(Data extract Opens)
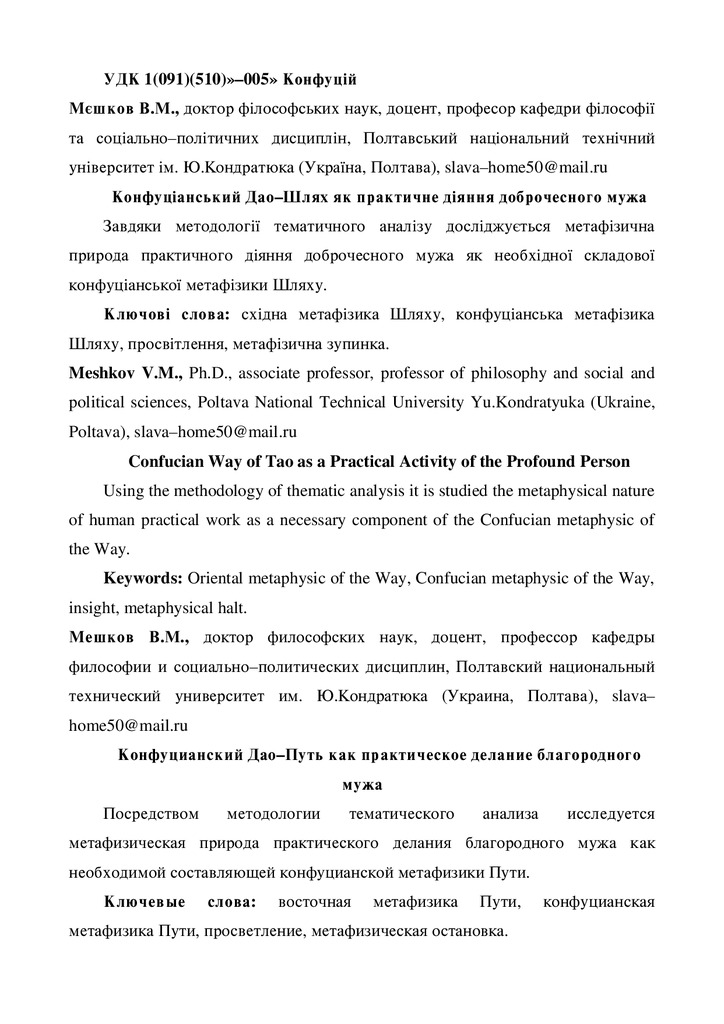 УДК 1(091)(510)»–005» Конфуцій

Мєшков В.М., доктор філософських наук, доцент, професор кафедри філософії та соціально–політичних дисциплін, Полтавський національний технічний університет ім. Ю.Кондратюка (Україна, Полтава), slava–home50@mail.ru

Конфуціанський Дао–Шлях як практичне діяння доброчесного мужа

Завдяки методології тематичного аналізу досліджується метафізична природа практичного діяння доброчесного мужа як необхідної складової конфуціанської метафізики Шляху.

Ключові слова: східна метафізика Шляху, конфуціанська метафізика Шляху, просвітлення, метафізична зупинка.

Meshkov V.M., Ph.D., associate professor, professor of philosophy and social and political sciences, Poltava National Technical University Yu.Kondratyuka (Ukraine, Poltava), slava–home50@mail.ru

Confucian Way of Tao as a Practical Activity of the Profound Person

Using the methodology of thematic analysis it is studied the metaphysical nature of human practical work as a necessary component of the Confucian metaphysic of the Way.

Keywords: Oriental metaphysic of the Way, Confucian metaphysic of the Way, insight, metaphysical halt.

Мешков В.М., доктор философских наук, доцент, профессор кафедры философии и социально–политических дисциплин, Полтавский национальный технический университет им. Ю.Кондратюка (Украина, Полтава), slava–home50@mail.ru

Конфуцианский Дао–Путь как практическое делание благородного мужа

Посредством методологии тематического анализа исследуется метафизическая природа практического делания благородного мужа как необходимой составляющей конфуцианской метафизики Пути.

Ключевые слова: восточная метафизика Пути, конфуцианская метафизика Пути, просветление, метафизическая остановка.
(Data extract Closes)
● What needs to be done: Across the entries, how many lines hold the word "Полтава"? Say only the number.

● Written reply: 2